RoboForge: Physically Optimized Text-guided Whole-Body Locomotion for Humanoids

While generative models have become effective at producing human-like motions from text, transferring these motions to humanoid robots for physical execution remains challenging. Existing pipelines are often limited by retargeting, where kinematic quality is undermined by physical infeasibility, contact-transition errors, and the high cost of real-world dynamical data. We present a unified latent-driven framework that bridges natural language and whole-body humanoid locomotion through a retarget-free, physics-optimized pipeline. Rather than treating generation and control as separate stages, our key insight is to couple them bidirectionally under physical constraints.We introduce a Physical Plausibility Optimization (PP-Opt) module as the coupling interface. In the forward direction, PP-Opt refines a teacher-student distillation policy with a plausibility-centric reward to suppress artifacts such as floating, skating, and penetration. In the backward direction, it converts reward-optimized simulation rollouts into high-quality explicit motion data, which is used to fine-tune the motion generator toward a more physically plausible latent distribution. This bidirectional design forms a self-improving cycle: the generator learns a physically grounded latent space, while the controller learns to execute latent-conditioned behaviors with dynamical integrity.Extensive experiments on the Unitree G1 humanoid show that our bidirectional optimization improves tracking accuracy and success rates. Across IsaacLab and MuJoCo, the implicit latent-driven pipeline consistently outperforms conventional explicit retargeting baselines in both precision and stability. By coupling diffusion-based motion generation with physical plausibility optimization, our framework provides a practical path toward deployable text-guided humanoid intelligence.
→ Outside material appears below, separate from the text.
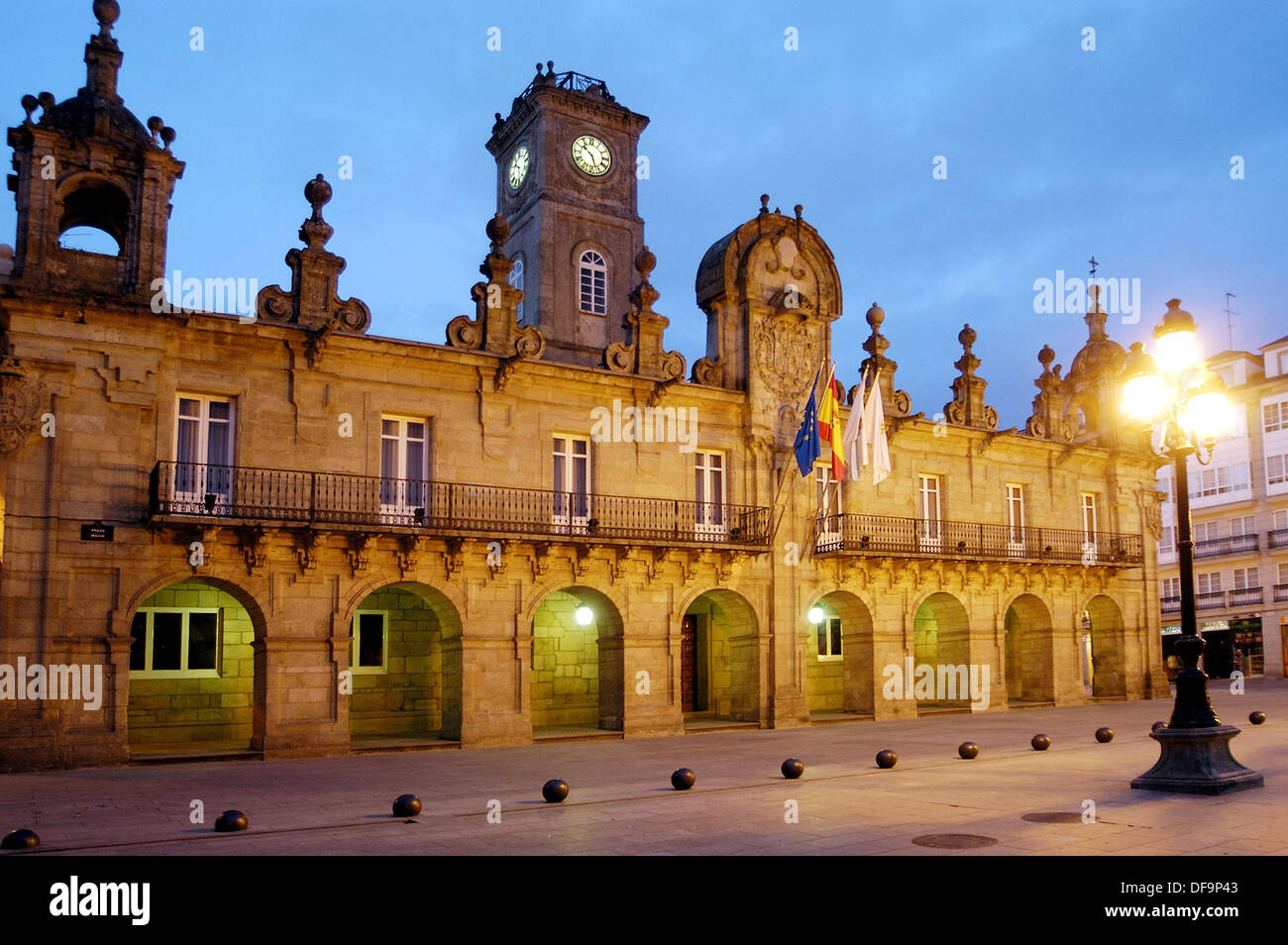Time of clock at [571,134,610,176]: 10:26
翻译：尽管生成模型在从文本生成类人运动方面已取得显著成效，但将这些运动迁移至人形机器人以实现物理执行仍面临挑战。现有流程通常受限于重定向过程：运动学质量因物理不可行性、接触过渡错误以及真实世界动力学数据的高昂成本而受损。我们提出一种统一的隐空间驱动框架，通过免重定向、物理优化的流程，将自然语言与全身人形机器人运动相连接。我们的核心洞见在于：不是将生成与控制视为独立阶段，而是在物理约束下将二者进行双向耦合。我们引入物理可行性优化模块（PP-Opt）作为耦合接口。在前向方向上，PP-Opt通过基于可行性的奖励精炼师生蒸馏策略，抑制漂浮、滑移与穿透等伪影；在后向方向上，它将经奖励优化的仿真轨迹转化为高质量显式运动数据，用于微调运动生成器，使其隐空间分布更符合物理可行性。这种双向设计形成了一个自我改进的循环：生成器学习物理约束的隐空间，而控制器则执行具有动力学完整性的隐条件行为。在Unitree G1人形机器人上的大量实验表明，我们的双向优化提升了跟踪精度与成功率。在IsaacLab与MuJoCo平台上，隐式隐空间驱动流程在精度与稳定性上一致优于传统的显式重定向基线方法。通过将基于扩散的运动生成与物理可行性优化相结合，本框架为可部署的文本引导人形智能提供了实用路径。